■ WORK INSTRUCTIONS: The records below need to be printed in full. Keep each one exact.
========
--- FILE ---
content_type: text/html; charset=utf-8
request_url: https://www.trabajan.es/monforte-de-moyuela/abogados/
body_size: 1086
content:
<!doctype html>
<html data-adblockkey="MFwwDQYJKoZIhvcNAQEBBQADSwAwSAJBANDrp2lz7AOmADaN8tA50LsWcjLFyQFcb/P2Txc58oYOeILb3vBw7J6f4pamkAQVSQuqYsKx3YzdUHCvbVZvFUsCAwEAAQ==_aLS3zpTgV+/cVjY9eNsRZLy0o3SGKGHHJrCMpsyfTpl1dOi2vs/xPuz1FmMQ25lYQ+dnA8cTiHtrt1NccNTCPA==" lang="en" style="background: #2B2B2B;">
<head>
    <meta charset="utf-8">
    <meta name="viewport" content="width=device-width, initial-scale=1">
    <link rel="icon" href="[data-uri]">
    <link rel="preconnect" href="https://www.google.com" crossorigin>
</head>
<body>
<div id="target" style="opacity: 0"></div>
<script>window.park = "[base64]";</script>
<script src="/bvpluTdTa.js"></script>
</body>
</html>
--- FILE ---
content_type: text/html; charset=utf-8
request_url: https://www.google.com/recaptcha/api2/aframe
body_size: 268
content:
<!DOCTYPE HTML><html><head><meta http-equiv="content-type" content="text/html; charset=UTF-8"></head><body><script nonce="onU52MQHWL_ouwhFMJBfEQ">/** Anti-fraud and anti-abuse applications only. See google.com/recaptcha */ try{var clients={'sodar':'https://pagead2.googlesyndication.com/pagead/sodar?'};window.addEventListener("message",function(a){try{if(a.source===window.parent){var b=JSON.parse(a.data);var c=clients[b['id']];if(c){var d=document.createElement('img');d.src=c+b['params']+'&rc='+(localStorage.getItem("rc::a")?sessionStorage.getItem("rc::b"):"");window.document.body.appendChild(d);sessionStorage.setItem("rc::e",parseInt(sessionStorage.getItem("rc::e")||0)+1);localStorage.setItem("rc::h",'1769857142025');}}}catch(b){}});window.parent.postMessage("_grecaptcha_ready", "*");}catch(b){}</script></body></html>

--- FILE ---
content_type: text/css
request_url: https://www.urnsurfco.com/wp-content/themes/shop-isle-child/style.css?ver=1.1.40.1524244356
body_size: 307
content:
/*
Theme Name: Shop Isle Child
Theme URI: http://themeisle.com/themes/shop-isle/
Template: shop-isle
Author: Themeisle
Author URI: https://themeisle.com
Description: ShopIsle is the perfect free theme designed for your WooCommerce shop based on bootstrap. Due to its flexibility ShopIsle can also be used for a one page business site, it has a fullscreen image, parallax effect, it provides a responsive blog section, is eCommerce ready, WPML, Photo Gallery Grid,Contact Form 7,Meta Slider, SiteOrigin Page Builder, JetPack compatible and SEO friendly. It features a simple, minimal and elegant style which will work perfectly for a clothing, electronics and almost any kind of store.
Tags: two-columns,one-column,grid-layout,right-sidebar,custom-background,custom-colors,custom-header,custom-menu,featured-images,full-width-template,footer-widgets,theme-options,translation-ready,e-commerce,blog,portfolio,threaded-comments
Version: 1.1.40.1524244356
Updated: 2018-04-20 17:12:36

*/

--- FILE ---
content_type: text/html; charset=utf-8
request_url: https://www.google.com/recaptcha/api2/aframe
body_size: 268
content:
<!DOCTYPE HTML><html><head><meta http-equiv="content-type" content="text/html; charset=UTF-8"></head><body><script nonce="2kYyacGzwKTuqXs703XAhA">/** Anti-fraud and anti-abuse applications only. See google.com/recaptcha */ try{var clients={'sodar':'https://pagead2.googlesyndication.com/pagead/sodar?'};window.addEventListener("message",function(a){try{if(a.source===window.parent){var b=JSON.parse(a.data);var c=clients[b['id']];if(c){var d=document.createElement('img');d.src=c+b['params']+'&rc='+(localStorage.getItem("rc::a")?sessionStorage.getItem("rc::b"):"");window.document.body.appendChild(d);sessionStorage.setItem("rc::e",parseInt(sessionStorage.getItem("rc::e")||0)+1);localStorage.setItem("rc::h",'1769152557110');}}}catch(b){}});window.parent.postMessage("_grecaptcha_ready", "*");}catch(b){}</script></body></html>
========
■ WRITTEN SOLUTION:
--- FILE ---
content_type: text/html; charset=utf-8
request_url: https://www.trabajan.es/monforte-de-moyuela/abogados/
body_size: 1086
content:
<!doctype html>
<html data-adblockkey="MFwwDQYJKoZIhvcNAQEBBQADSwAwSAJBANDrp2lz7AOmADaN8tA50LsWcjLFyQFcb/P2Txc58oYOeILb3vBw7J6f4pamkAQVSQuqYsKx3YzdUHCvbVZvFUsCAwEAAQ==_aLS3zpTgV+/cVjY9eNsRZLy0o3SGKGHHJrCMpsyfTpl1dOi2vs/xPuz1FmMQ25lYQ+dnA8cTiHtrt1NccNTCPA==" lang="en" style="background: #2B2B2B;">
<head>
    <meta charset="utf-8">
    <meta name="viewport" content="width=device-width, initial-scale=1">
    <link rel="icon" href="[data-uri]">
    <link rel="preconnect" href="https://www.google.com" crossorigin>
</head>
<body>
<div id="target" style="opacity: 0"></div>
<script>window.park = "[base64]";</script>
<script src="/bvpluTdTa.js"></script>
</body>
</html>
--- FILE ---
content_type: text/html; charset=utf-8
request_url: https://www.google.com/recaptcha/api2/aframe
body_size: 268
content:
<!DOCTYPE HTML><html><head><meta http-equiv="content-type" content="text/html; charset=UTF-8"></head><body><script nonce="onU52MQHWL_ouwhFMJBfEQ">/** Anti-fraud and anti-abuse applications only. See google.com/recaptcha */ try{var clients={'sodar':'https://pagead2.googlesyndication.com/pagead/sodar?'};window.addEventListener("message",function(a){try{if(a.source===window.parent){var b=JSON.parse(a.data);var c=clients[b['id']];if(c){var d=document.createElement('img');d.src=c+b['params']+'&rc='+(localStorage.getItem("rc::a")?sessionStorage.getItem("rc::b"):"");window.document.body.appendChild(d);sessionStorage.setItem("rc::e",parseInt(sessionStorage.getItem("rc::e")||0)+1);localStorage.setItem("rc::h",'1769857142025');}}}catch(b){}});window.parent.postMessage("_grecaptcha_ready", "*");}catch(b){}</script></body></html>

--- FILE ---
content_type: text/css
request_url: https://www.urnsurfco.com/wp-content/themes/shop-isle-child/style.css?ver=1.1.40.1524244356
body_size: 307
content:
/*
Theme Name: Shop Isle Child
Theme URI: http://themeisle.com/themes/shop-isle/
Template: shop-isle
Author: Themeisle
Author URI: https://themeisle.com
Description: ShopIsle is the perfect free theme designed for your WooCommerce shop based on bootstrap. Due to its flexibility ShopIsle can also be used for a one page business site, it has a fullscreen image, parallax effect, it provides a responsive blog section, is eCommerce ready, WPML, Photo Gallery Grid,Contact Form 7,Meta Slider, SiteOrigin Page Builder, JetPack compatible and SEO friendly. It features a simple, minimal and elegant style which will work perfectly for a clothing, electronics and almost any kind of store.
Tags: two-columns,one-column,grid-layout,right-sidebar,custom-background,custom-colors,custom-header,custom-menu,featured-images,full-width-template,footer-widgets,theme-options,translation-ready,e-commerce,blog,portfolio,threaded-comments
Version: 1.1.40.1524244356
Updated: 2018-04-20 17:12:36

*/

--- FILE ---
content_type: text/html; charset=utf-8
request_url: https://www.google.com/recaptcha/api2/aframe
body_size: 268
content:
<!DOCTYPE HTML><html><head><meta http-equiv="content-type" content="text/html; charset=UTF-8"></head><body><script nonce="2kYyacGzwKTuqXs703XAhA">/** Anti-fraud and anti-abuse applications only. See google.com/recaptcha */ try{var clients={'sodar':'https://pagead2.googlesyndication.com/pagead/sodar?'};window.addEventListener("message",function(a){try{if(a.source===window.parent){var b=JSON.parse(a.data);var c=clients[b['id']];if(c){var d=document.createElement('img');d.src=c+b['params']+'&rc='+(localStorage.getItem("rc::a")?sessionStorage.getItem("rc::b"):"");window.document.body.appendChild(d);sessionStorage.setItem("rc::e",parseInt(sessionStorage.getItem("rc::e")||0)+1);localStorage.setItem("rc::h",'1769152557110');}}}catch(b){}});window.parent.postMessage("_grecaptcha_ready", "*");}catch(b){}</script></body></html>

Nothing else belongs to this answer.